TASKS TO PERFORM:
a) Which technique does the Mash toolkit implement, according to the pathogen identification text?
b) Summarize the pathogen identification text in two sentences.
c) Resume the pathogen identification text from its final sentence and continue it.

Credit: NPG

The identification of the causative agent of a disease remains a fundamental premise in the field of infectious disease research and epidemiology. Originally, Koch's postulates proposed criteria to link a specific microorganism to a particular disease, and with great advances at the genetic, molecular and microbial community levels, the revised molecular version aimed to provide guidelines to identify particular genes that are involved in bacterial virulence1, and, more recently, dysbiosis has been implicated in disease causation. However, whether from bacterial isolates or complex microbial populations, the organism or organisms that are associated with disease need to be taxonomically identified.

Classic clinical diagnostics based on phenotypic and biochemical properties yielded PCR-based methods, which, in turn, were outcompeted by 16S rRNA sequencing2, a technique that has dominated the field in recent years. With the recent outpour of whole-genome sequences, methods that looked at the similarity over the entire sequence were developed, which either rely on k-mer counts or string matching. These are computationally challenging, because of the large volumes of sequence data. This issue was recently addressed using Mash3, which is a toolkit that implements the MinHash technique to reduce large sequence sets to compressed sketch representations. MinHash was originally developed to quickly estimate the similarity between two datasets, and has been used in several areas of computer science; for example, in web search engines (remember AltaVista?) for the determination of very similar webpages and their removal from search results.

DATA SECTION:
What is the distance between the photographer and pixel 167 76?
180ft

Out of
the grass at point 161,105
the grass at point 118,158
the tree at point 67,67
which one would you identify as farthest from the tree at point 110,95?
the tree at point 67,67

RESPONSE LIST:
a) MinHash

b) Whether disease is traced to a single bacterial isolate or to a complex microbial population, the associated organisms must be taxonomically identified, a need that Koch's postulates and their molecular revision addressed with criteria for linking microbes and genes to disease. Identification methods moved from phenotypic and biochemical diagnostics to PCR and then 16S rRNA sequencing, and newer whole-genome similarity methods are computationally demanding, a problem Mash addresses by using MinHash to compress large sequence sets into sketches.

c)
Mash can rapidly match genome sequences to a RefSeq sketch, both from raw reads and assemblies. Furthermore, reference sketches can be defined by a user, which enables tailored searches. Novel and useful features of Mash include a significance test to account for chance matches and the Mash distance metric, which estimates the mutation rate between two sequences directly from their MinHash sketches and which correlates with the average nucleotide identity (ANI), an alignment-based metric. An ANI of 95% is currently accepted as a threshold to assign strains to the same species based on core genomic sequences. The authors determined that this is equivalent to a Mash distance of 0.05 for Escherichia coli, which indicates the potential application of Mash for taxonomic assignment.

This application is further demonstrated by the authors by the progress towards strain-level identification. Although much work is required in this respect, Mash offers a tantalising glimpse into the scale and speed that could be applied for the identification of pathogenic lineages. A hybrid approach of quick binning, through Mash, into species, with finer-scale comparisons between similar lineages would enable a much faster identification of genomic distance for outbreak analysis and global surveillance. Another application could address the untangling of mixed samples in microbial genomic sequencing projects: comparing reads to reference sketches could fine-tune sequence data filtering prior to phylogenetic inference.

Mash can also cluster metagenomic sequences, with the potential for future metagenomic sequence classification. This could lead to its application for the culture-independent identification of pathogens from clinical samples, which would enable the identification of multiple pathogenic species and/or strains simultaneously.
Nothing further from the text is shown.